Douglas Noel Adams (11 March 1952 – 11 May 2001) was an English author, humourist, and screenwriter, best known for The Hitchhiker's Guide to the Galaxy (HHGTTG). Originally a 1978 BBC radio comedy, The Hitchhiker's Guide to the Galaxy developed into a "trilogy" of five books that sold more than 15 million copies in his lifetime. It was further developed into a television series, several stage plays, comics, a video game, and a 2005 feature film. Adams's contribution to UK radio is commemorated in The Radio Academy's Hall of Fame.
Adams also wrote Dirk Gently's Holistic Detective Agency (1987) and The Long Dark Tea-Time of the Soul (1988), and co-wrote The Meaning of Liff (1983), The Deeper Meaning of Liff (1990) and Last Chance to See (1990).

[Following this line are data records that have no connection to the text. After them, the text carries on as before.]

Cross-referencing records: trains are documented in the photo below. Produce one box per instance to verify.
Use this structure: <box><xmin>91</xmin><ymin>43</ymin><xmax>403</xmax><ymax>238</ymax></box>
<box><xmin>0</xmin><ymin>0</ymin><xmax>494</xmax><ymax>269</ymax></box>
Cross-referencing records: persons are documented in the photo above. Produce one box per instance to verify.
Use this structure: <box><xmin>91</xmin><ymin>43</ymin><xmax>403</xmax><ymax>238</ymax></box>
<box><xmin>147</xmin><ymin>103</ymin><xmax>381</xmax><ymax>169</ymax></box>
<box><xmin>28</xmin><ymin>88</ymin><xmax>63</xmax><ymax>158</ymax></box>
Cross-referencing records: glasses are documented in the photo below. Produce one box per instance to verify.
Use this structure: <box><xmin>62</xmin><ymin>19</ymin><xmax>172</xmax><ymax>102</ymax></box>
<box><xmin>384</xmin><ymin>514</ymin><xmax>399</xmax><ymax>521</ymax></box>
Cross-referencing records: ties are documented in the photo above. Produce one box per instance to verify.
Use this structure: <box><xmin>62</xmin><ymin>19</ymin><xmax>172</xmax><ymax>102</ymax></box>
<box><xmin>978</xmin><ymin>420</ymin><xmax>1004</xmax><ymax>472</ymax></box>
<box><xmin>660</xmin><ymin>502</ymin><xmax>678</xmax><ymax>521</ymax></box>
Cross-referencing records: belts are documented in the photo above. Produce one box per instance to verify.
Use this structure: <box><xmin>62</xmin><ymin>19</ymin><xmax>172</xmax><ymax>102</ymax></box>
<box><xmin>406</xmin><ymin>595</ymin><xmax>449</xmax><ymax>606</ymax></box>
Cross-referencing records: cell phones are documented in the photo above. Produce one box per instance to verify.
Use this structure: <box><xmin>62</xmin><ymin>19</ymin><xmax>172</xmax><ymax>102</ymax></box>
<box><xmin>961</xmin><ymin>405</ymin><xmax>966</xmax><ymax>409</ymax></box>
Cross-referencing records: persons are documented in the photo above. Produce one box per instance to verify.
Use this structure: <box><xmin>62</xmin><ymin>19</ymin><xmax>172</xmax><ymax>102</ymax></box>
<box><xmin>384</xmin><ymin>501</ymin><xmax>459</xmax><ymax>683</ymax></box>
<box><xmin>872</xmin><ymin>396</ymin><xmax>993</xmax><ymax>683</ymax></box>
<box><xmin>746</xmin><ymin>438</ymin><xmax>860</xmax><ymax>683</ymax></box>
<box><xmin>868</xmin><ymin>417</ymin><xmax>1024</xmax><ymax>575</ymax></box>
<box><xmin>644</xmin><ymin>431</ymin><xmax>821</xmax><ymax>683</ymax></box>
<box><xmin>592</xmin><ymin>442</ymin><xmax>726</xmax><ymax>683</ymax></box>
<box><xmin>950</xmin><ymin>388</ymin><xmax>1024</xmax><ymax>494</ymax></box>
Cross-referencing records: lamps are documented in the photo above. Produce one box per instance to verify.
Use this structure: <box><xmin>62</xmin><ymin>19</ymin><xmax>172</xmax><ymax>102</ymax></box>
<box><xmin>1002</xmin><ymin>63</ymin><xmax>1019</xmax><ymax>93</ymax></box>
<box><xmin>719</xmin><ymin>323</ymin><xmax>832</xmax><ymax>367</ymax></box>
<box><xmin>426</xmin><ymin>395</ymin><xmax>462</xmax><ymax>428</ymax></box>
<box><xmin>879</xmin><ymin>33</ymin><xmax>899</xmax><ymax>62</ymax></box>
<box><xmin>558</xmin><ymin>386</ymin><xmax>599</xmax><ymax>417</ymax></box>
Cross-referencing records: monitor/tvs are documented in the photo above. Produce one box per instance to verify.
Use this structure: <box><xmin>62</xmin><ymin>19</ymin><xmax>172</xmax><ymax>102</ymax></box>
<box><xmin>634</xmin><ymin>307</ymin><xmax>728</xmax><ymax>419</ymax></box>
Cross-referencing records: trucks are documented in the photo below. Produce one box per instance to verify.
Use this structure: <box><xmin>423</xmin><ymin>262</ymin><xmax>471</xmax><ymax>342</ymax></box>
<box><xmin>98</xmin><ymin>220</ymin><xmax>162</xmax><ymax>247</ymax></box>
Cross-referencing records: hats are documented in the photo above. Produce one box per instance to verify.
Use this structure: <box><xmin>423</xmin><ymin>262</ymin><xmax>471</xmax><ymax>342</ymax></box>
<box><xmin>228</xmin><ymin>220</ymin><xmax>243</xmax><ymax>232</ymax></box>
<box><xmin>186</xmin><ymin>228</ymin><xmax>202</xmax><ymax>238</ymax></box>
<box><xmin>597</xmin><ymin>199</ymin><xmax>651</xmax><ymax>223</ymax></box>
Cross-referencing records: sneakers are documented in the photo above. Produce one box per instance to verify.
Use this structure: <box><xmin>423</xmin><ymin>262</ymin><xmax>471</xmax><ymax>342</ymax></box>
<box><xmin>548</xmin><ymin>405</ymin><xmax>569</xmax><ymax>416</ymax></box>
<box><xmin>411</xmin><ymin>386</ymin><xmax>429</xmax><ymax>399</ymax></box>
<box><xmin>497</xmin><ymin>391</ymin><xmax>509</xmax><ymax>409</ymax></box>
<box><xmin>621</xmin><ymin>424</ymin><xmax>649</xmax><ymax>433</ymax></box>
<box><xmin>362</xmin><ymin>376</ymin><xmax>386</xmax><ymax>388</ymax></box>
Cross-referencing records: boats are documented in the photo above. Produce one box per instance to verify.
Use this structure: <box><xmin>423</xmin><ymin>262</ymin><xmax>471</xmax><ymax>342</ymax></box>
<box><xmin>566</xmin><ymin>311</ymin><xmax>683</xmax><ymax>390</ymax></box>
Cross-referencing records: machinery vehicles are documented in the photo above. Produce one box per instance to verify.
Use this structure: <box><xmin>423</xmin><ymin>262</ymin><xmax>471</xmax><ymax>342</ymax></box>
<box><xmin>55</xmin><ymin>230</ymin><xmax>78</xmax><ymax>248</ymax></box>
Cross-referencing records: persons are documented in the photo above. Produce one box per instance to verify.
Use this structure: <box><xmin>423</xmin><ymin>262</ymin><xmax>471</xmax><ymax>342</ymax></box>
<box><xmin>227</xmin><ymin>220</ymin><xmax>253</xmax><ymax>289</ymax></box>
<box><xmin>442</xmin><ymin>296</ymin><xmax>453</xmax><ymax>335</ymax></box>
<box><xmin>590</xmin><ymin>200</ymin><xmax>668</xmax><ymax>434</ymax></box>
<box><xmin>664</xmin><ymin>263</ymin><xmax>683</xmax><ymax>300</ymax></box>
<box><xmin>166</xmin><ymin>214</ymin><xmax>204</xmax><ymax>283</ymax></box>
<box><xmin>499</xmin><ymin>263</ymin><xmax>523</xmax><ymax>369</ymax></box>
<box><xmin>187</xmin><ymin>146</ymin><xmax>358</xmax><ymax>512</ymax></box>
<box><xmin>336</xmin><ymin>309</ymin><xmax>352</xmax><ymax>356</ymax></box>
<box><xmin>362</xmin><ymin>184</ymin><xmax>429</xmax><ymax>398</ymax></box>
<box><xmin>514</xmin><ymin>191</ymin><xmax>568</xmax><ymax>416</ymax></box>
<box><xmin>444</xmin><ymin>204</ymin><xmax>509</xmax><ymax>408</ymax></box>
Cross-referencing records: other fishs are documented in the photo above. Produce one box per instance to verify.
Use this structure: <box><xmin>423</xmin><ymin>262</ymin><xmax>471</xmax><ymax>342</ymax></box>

He wrote two stories for the television series Doctor Who, co-wrote City of Death (1979), and served as script editor for its seventeenth season. He co-wrote the sketch "Patient Abuse" for the final episode of Monty Python's Flying Circus. A posthumous collection of his selected works, including the first publication of his final (unfinished) novel, was published as The Salmon of Doubt in 2002.
Adams was a self-proclaimed "radical atheist", an advocate for environmentalism and conservation, and a lover of fast cars, technological innovation, and the Apple Macintosh.